Given any triangle ABC and any point P in the plane, the triangle formed by the three points of intersection between the perpendiculars to the sides of ABC (extended if necessary) through P is the Pedal Triangle for Pedal Point P. Below is a diagram of pedal triangle XYZ.

An interesting fact about pedal triangles is that the pedal triangle of the pedal triangle of the pedal triangle of a point is similar to the original triangle. In the diagram below, that means that triangle ABC is similar to triangle A'B'C'.

To prove this, I will use many circles and corresponding arc so show that angle B'A'C' is congruent to angle BAC. A similar argument can then be used to show that angles A'B'C' and A'C'B' are congrent to angles ABC and ACB respectively.

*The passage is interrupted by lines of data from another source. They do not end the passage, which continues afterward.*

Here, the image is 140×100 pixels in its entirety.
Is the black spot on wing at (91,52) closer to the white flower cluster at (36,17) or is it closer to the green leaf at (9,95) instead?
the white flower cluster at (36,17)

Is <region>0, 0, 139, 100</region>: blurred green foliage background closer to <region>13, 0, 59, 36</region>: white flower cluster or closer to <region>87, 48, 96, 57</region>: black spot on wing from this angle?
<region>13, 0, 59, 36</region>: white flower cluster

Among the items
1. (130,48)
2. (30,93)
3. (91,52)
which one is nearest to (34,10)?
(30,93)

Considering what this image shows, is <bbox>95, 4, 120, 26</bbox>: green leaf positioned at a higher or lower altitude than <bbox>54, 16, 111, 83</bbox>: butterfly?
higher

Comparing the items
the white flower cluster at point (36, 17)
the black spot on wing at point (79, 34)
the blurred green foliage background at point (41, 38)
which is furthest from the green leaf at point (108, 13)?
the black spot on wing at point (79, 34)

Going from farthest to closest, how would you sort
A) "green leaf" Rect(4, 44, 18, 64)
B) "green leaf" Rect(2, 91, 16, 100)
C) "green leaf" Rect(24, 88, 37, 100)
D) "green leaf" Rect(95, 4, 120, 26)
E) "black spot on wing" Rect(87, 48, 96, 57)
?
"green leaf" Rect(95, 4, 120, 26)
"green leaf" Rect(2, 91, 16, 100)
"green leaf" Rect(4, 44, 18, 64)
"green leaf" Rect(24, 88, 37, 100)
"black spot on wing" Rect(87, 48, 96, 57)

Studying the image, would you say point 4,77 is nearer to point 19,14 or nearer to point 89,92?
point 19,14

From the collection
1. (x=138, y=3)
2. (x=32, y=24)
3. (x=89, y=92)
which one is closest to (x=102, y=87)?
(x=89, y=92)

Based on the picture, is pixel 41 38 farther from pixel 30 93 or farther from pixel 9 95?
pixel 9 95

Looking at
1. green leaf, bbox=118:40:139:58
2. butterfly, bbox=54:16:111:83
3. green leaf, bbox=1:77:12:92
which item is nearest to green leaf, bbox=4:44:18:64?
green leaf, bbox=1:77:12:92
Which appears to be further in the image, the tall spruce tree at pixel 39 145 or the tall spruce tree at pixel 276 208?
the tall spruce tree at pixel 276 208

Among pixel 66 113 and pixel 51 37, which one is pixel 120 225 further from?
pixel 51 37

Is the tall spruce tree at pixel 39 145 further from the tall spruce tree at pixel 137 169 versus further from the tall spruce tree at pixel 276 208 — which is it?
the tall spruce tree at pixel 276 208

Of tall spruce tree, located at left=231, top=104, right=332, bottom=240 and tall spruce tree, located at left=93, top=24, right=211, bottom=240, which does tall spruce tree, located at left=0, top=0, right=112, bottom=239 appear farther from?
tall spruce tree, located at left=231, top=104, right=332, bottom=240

Construct the circle whose center is the midpoint of segment PT that passes through points P, T, A' and B'. Notice that angle PA'B' is congruent to angle PTB' since they subtend arc PB'. Next construct the circle whose center is the midpoint of segment PY that passes through points P, Y, T, and R. Angle PTR (which is the same as angle PTB') is congruent to angle PYR since they both subtend arc PR. Construct the circle whose center is the midpoint of segment AP that passes through the points A, Y, P, and Z. Notice that angle PYZ (which is the same as angle PYR) is congruent to angle PAZ since they subtend arc PZ. Using this chain of congruent angles, it is easy to see that angle PA'B' is congruent to angle PAZ.

Notice that this only provides us with part of the angles that we need to show are congruent. But it is a straight forward process to use the same argument with other circles to complete the proof.

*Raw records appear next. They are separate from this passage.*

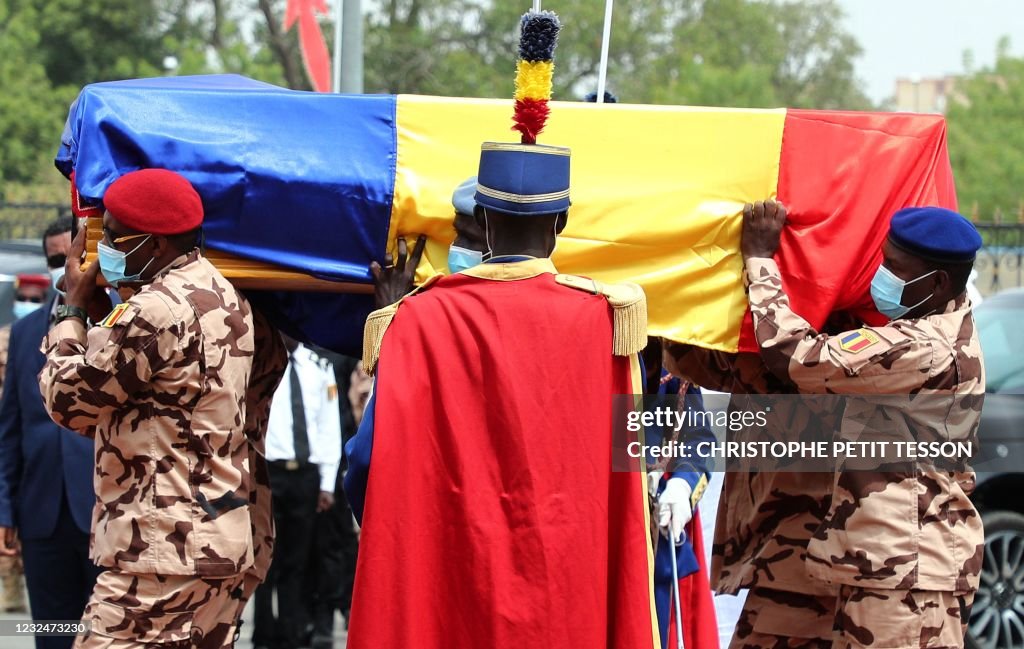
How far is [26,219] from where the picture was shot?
1822cm

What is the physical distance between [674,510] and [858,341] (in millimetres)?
753

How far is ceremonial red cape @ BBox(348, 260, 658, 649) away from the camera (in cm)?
324

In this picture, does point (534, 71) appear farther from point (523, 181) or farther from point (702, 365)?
point (702, 365)

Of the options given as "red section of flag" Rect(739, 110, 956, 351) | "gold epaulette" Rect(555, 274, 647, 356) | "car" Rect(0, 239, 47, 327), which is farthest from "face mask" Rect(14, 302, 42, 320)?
"gold epaulette" Rect(555, 274, 647, 356)

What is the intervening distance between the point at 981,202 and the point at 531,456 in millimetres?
33649

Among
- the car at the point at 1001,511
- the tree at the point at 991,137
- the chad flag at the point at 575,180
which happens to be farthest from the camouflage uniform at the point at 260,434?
the tree at the point at 991,137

Now construct the circle whose center is the midpoint of segment PS that passes through points P, A', C', and S. Angles PA'C' and PSC' subtent arc PC' so they are congruent. Construct the circle whose center is the midpoint of segment PZ that passes through points P, R, Z, and S. Angles PSR (which is the same as angle PSC') and PZR subtent arc PR so they are congrent. Finally, going back to the circle shown in the last image above, angles PZY (which is the same as angle PZR) and PAY subtent arc PY so they are also congruent. Thus we can conclude that angles PA'C' and PAY are congruent.

Finally, since angle PA'B' + angle PA'C' = angle B'A'C' and angle PAZ + angle PAY = angle BAC, we can conclude that angle B'A'C' is congruent to angle BAC! Without going through the other two arguments, hopefully this is enough to prove to you that the triangles ABC and A'B'C' are similar since their angles are congruent.

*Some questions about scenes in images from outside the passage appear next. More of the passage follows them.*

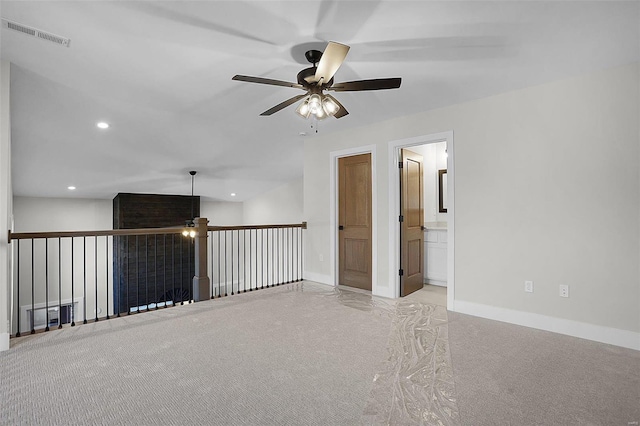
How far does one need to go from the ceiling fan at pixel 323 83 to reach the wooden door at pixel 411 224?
2.02 meters

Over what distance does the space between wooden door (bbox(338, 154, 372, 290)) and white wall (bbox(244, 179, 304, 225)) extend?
11.0 feet

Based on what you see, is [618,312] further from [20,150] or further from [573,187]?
[20,150]

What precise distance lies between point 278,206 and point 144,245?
11.3 ft

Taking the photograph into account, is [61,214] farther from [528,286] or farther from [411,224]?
[528,286]

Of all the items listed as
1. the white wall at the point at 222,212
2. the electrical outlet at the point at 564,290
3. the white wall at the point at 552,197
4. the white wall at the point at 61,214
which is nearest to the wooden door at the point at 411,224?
the white wall at the point at 552,197

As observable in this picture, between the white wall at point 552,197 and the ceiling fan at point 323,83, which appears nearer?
the ceiling fan at point 323,83

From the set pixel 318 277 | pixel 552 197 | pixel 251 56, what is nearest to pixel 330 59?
pixel 251 56

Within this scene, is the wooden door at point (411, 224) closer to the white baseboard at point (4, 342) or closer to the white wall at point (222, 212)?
the white baseboard at point (4, 342)

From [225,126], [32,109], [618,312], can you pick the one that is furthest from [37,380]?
[618,312]

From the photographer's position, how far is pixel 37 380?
2156 millimetres

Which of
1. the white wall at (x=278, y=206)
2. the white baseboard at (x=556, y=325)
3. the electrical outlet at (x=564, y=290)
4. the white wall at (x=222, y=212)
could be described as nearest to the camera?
the white baseboard at (x=556, y=325)

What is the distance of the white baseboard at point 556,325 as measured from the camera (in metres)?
2.74

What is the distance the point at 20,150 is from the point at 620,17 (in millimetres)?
6681

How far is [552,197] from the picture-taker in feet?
10.2
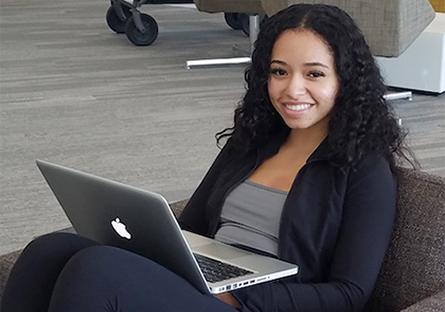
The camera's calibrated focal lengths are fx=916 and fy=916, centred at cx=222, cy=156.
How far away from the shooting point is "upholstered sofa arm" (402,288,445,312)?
1.46 meters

There are also many interesting facts about pedal triangles when special points are used for the pedal point P. For example, if the pedal point is the circumcenter, then the pedal triangle is the medial triangle. That is to say, the vertices of the pedal triangle are the midpoints of the sides. If the pedal point is the orthocenter, then the pedal triangle is the orthic triangle. Hence, the vertices of the pedal triangle are the points of intersection for the altitudes. If the point is the incenter, then the pedal triangle is the intouch triangle. Therefore, the vertices of the pedal triangle are the points of tangency of the incircle.

To go a step further, you could investigate the pedal triangle for other special points, including points on the sides of the triangle, the vertices, the centroid, or the center of the nine-point circle. There are tons of fun activities with these pedal triangles and I hope that this introduction has sparked your curiosity!